How Uber Built Jaeger: From In‑House Tracing to a Cloud‑Native Open‑Source Platform

From Monolith to Microservice Architecture

As Uber’s business grew rapidly, the number of microservices expanded from about 500 in late 2015 to over 2,000 by early 2017, increasing system complexity and reducing visibility across services. Traditional monitoring tools (metrics, logs) could not provide cross‑service insight, prompting the adoption of distributed tracing.

Uber’s First Tracing System: Merckx

Merckx, named after the world‑record cyclist, was Uber’s initial pull‑based tracing system for its Python monolith. It stored trace data in a tree‑like structure, exposed a Kafka‑backed command‑line query interface, and offered a web UI for predefined summaries. However, Merckx lacked distributed context propagation, relied on global thread‑local storage, and could not support asynchronous frameworks like Tornado.

Switching to TChannel for Tracing

In early 2015 Uber developed TChannel, an RPC multiplexing protocol that embedded tracing fields directly in its binary format (e.g., spanid:8 parentid:8 traceid:8 traceflags:1). Open‑source client libraries were released for multiple languages, allowing request context to flow from server to downstream calls. The libraries generated spans compatible with Zipkin’s annotations (cs, cr) and used a Reporter interface to push spans to the backend via Thrift.

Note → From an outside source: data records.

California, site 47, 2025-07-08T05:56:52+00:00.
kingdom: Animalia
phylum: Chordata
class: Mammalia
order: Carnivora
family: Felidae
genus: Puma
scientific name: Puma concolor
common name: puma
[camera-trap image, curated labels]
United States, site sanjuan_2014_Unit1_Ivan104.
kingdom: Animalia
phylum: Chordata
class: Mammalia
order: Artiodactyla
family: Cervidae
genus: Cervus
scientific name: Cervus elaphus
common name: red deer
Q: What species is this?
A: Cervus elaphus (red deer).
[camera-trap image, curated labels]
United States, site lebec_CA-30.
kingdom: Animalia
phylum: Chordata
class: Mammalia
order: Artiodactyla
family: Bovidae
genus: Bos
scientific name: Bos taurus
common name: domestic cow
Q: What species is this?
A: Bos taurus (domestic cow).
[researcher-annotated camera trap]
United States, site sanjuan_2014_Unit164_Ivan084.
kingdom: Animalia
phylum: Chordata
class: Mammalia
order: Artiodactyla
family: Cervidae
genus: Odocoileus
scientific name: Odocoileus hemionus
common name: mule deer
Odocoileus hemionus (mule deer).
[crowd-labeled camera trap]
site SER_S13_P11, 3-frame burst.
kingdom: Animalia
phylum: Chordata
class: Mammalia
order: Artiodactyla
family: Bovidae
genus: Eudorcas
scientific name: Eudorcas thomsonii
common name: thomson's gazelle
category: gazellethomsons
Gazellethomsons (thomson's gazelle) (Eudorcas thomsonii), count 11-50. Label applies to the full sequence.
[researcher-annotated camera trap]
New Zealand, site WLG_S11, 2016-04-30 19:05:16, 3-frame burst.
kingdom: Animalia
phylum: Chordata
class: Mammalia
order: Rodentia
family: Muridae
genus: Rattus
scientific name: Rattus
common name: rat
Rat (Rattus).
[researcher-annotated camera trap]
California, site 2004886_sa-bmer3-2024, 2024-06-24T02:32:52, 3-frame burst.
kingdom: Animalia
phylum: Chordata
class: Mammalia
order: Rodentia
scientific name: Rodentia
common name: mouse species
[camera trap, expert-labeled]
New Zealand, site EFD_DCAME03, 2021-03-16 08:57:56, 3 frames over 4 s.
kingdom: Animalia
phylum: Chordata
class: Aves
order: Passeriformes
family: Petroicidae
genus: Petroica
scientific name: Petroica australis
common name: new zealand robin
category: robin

Building Jaeger in New York

The New York observability team, formed in 2015, created a dedicated distributed‑tracing group and named the project “Jaeger” (German for hunter). Leveraging existing Cassandra expertise, they replaced the Riak/Solr prototype with a Go‑based collector that stored spans in Cassandra using Zipkin’s Thrift format. They also introduced a multiplication factor to amplify inbound traffic for stress testing.

To support services not using TChannel, Uber built client libraries for Go, Java, Python, and Node.js that implemented the OpenTracing API. These libraries added a novel feature: polling the backend for dynamic sampling strategies (e.g., always‑sample, probabilistic, rate‑limited) to adapt to traffic spikes without overwhelming the tracing system.

Jaeger Sidecar Agent and Dynamic Sampling

To eliminate dependencies on routing/discovery services, Uber introduced a Jaeger‑agent sidecar deployed alongside metric agents on every host. The agent receives spans over UDP, buffers them in memory, and polls the local proxy for sampling policies, enabling a “trace‑then‑sample” workflow.

Unified Distributed Tracing Architecture

While Jaeger initially relied on Zipkin UI and storage, Uber redesigned the data model to natively support key‑value logs, span references, and reduced per‑span tag duplication. A new Go‑based query service and a React front‑end replaced Zipkin UI, offering multiple visualizations (histograms, DAGs, critical‑path graphs) and embeddable components.

The updated architecture comprises Go backend components, language‑specific OpenTracing client libraries, a React UI, and an Apache Spark pipeline for post‑processing and aggregation.

Open‑Source Release and Future Work

All Jaeger client libraries (Go, Java, Node.js, Python) are open source, and the backend and UI code are being migrated to GitHub for full public release. Uber continues to evolve its tracing platform, aiming for broader language support, improved scalability, and tighter integration with its microservice ecosystem.